### [課題文]
■ ■ ■

秋山仁+ピーター・フランクル:数学オリンピック1984~1989

作成日:2023-08-06
最終更新日:

概要

はしがきから引用する。IMO とは国際数学オリンピックを指す。

IMO 問題の美しさ,深遠さ,または超一流の難しさを読者諸兄が本書によって堪能されることを願ってやみません.

感想

わたしには解けない問題ばかりだ。特に幾何の問題は苦手だ。たとえば、p.62 にある1987年・ハバナ大会の問題2 は、入試問題的で IMO の問題としては極めて易しい と本書の p.154で分析されているが、私には解けない問題だ。どんな問題か、引用する。

鋭角三角形 `"ABC"` に関して,角 `"A`" の2等分線と辺 `"BC"` ,および `/_\"ABC"` の外接円との交点をそれぞれ `"L, N"` とする. また,点 `"L"` から `"AB, AC"` に引いた垂線の足をそれぞれ `"K, M"` とする.このとき,`/_\ "ABC"` の面積と `square"AKNM"` の面積が等しいことを示せ.

座標でやろうとして挫折した結果を載せる。

`"A"(0,0), "B"(2b,0), "C"(p, q)` とおく。直線 `"AN"` の方程式を `y = mx ( m gt 0)` とおく。また、`/_\ABC` の外接円の半径を `R`、中心を `(b, y_0)` とおけば、 外接円の方程式は

`(x-b)^2 + (y-y_0)^2 = R^2`
となる。外接円は点 `"A(0,0)"` を通るので、
`b^2 + y_0^2 = R^2`
である。また、点 `"C"(p, q)` を通るので、
`(p-b)^2 + (q-y_0)^2 = R^2`
である。これらの2式から、未知の `(y_0, R)` を既知の `b, p, q` によって表すことができる。

■ ■ ■

### [データ抜粋]
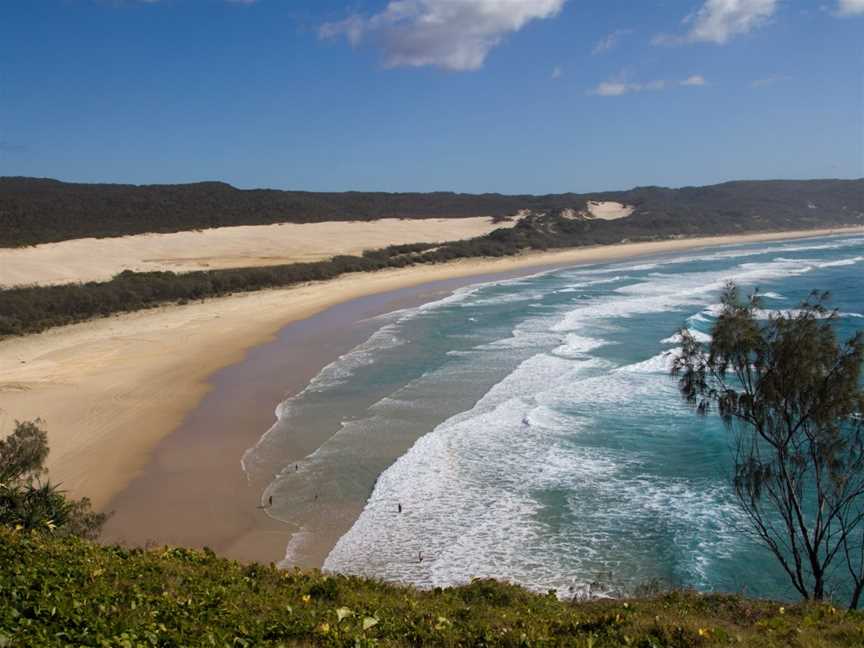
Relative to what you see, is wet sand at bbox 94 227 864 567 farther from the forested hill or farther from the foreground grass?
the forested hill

■ ■ ■

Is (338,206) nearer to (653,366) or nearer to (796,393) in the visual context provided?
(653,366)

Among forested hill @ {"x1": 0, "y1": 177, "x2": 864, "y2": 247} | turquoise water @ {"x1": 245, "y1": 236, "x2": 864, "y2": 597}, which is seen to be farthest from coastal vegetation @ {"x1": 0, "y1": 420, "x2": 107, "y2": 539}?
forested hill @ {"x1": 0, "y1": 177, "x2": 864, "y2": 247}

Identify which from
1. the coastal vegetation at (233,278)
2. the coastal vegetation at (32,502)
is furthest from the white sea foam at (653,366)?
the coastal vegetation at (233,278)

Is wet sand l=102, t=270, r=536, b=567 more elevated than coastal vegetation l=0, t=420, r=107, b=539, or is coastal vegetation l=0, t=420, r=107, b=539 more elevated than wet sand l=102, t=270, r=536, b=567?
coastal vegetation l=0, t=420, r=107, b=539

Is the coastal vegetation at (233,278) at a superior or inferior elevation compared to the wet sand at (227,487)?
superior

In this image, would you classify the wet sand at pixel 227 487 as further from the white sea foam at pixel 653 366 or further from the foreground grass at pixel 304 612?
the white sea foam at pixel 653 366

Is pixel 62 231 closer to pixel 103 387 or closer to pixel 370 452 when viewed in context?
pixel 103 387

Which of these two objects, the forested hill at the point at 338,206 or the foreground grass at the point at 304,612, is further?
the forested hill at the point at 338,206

■ ■ ■

### [課題の指示]
課題文の「IMO 問題の美しさ,深遠さ,または超一流の難しさを読者諸兄が本書によって堪能されることを願ってやみません.」という一文は、英語でどう訳せますか。

### [解答]
I earnestly hope that readers will, through this book, fully savor the beauty, the depth, or the supreme difficulty of IMO problems.